Face à des insuffisances en effectifs et à la nécessité de moderniser l’Indian Air Force (IAF) dans un contexte régional tendu, ce nouvel ordre potentiel témoigne de l’intérêt de New Delhi pour le Rafale. Déjà opérés avec succès depuis 2016, lorsque 36 appareils avaient été acquis, les Rafale ont prouvé leur valeur lors d’exercices et de missions réels, consolidant leur position dans la flotte indienne.
Cette demande se démarque du programme MRFA qui vise à acquérir 114 chasseurs de dernière génération, en compétition avec des candidats internationaux tels que l’Eurofighter Typhoon et le Lockheed Martin F-21. D’un montant supérieur à 20 milliards de dollars, le MRFA intègre des exigences fortes de transfert de technologies et d’intégration industrielle locale dans le cadre de l’initiative indienne « Make in India ». En revanche, la nouvelle requête française mise sur un processus plus rapide et simplifié, envisageant un accord gouvernement à gouvernement similaire à celui de la commande initiale des Rafale.
Selon les informations, le ministère de la Défense indien souhaite obtenir un devis spécifiquement adapté à une acquisition « clé en main », permettant une mise en service rapide pour combler des lacunes opérationnelles urgentes. Une commande minimale de 40 appareils pourrait suffire à constituer une nouvelle escadrille, tandis que la limite supérieure de 114 représenterait un contrat exceptionnel à l’échelle du MRFA, fournissant un véritable coup d’accélérateur au carnet de commandes de Dassault.

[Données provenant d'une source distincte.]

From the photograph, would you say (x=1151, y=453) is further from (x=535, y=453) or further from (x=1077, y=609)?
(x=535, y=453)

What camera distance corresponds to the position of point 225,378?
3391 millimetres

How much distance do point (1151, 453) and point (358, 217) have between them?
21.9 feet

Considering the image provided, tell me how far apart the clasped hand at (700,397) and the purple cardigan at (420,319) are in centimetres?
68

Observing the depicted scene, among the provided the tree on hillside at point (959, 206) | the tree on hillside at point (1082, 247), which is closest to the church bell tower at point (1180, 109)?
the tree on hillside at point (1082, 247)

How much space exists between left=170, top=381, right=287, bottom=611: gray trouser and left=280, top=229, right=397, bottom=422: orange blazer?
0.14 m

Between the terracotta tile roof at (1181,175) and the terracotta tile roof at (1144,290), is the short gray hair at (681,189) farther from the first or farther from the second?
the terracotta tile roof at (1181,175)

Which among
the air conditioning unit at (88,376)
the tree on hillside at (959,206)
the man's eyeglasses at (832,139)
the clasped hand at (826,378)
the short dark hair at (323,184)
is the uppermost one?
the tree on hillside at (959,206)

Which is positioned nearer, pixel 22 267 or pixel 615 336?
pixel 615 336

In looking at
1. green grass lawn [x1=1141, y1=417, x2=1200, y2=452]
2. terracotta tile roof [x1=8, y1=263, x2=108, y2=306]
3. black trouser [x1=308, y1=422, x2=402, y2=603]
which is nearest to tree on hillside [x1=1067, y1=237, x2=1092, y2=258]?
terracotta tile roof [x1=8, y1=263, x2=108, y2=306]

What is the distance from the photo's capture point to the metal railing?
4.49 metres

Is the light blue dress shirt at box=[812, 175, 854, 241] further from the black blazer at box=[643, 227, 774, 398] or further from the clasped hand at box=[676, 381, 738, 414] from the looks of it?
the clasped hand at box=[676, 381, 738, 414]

Pour l’Inde, cette initiative pourrait favoriser l’atteinte des 42 escadrilles prévues d’ici la fin de la décennie, un objectif stratégique essentiel face à la montée en puissance aérienne de la Chine et du Pakistan. Les capacités multi-rôle du Rafale, couvrant supériorité aérienne, frappes au sol et dissuasion nucléaire, correspondent parfaitement à la complexité des menaces auxquelles New Delhi doit faire face. De plus, renforcer la flotte avec davantage de Rafale simplifierait l’interopérabilité et la logistique au sein des forces aériennes indiennes.
Côté français, cette perspective représente une excellente opportunité pour Dassault Aviation, qui doit gérer la montée en cadence de sa production dans un contexte d’incertitudes à l’export. Éric Trappier, le PDG, a souligné l’importance stratégique de l’Inde, premier marché export du Rafale. Ce nouveau contrat pourrait stabiliser la ligne de production de Hyères au-delà des commandes actuelles, incluant notamment celles récemment confirmées pour l’Indonésie et les Émirats arabes unis. Des discussions envisagent même la mise en place d’une ligne d’assemblage finale en Inde, renforçant la coopération industrielle bilatérale.
Cette évolution illustre l’approfondissement du partenariat indo-français, initié par la commande historique des 36 Rafale en 2016 et poursuivi avec les négociations pour 26 Rafale-M destinés à la marine indienne. Signé en avril 2025, ce contrat naval d’environ 6,5 milliards d’euros constitue une nouvelle étape avec des livraisons attendues dans les prochaines années.
Cependant, plusieurs défis restent à relever, notamment les négociations sur les prix, les obligations d’offsets et la conformité aux ambitions d’autonomie stratégique de l’Inde. Les observateurs estiment qu’un accord pourrait être signé dès la mi-2026, injectant plusieurs milliards d’euros dans la filière défense indienne.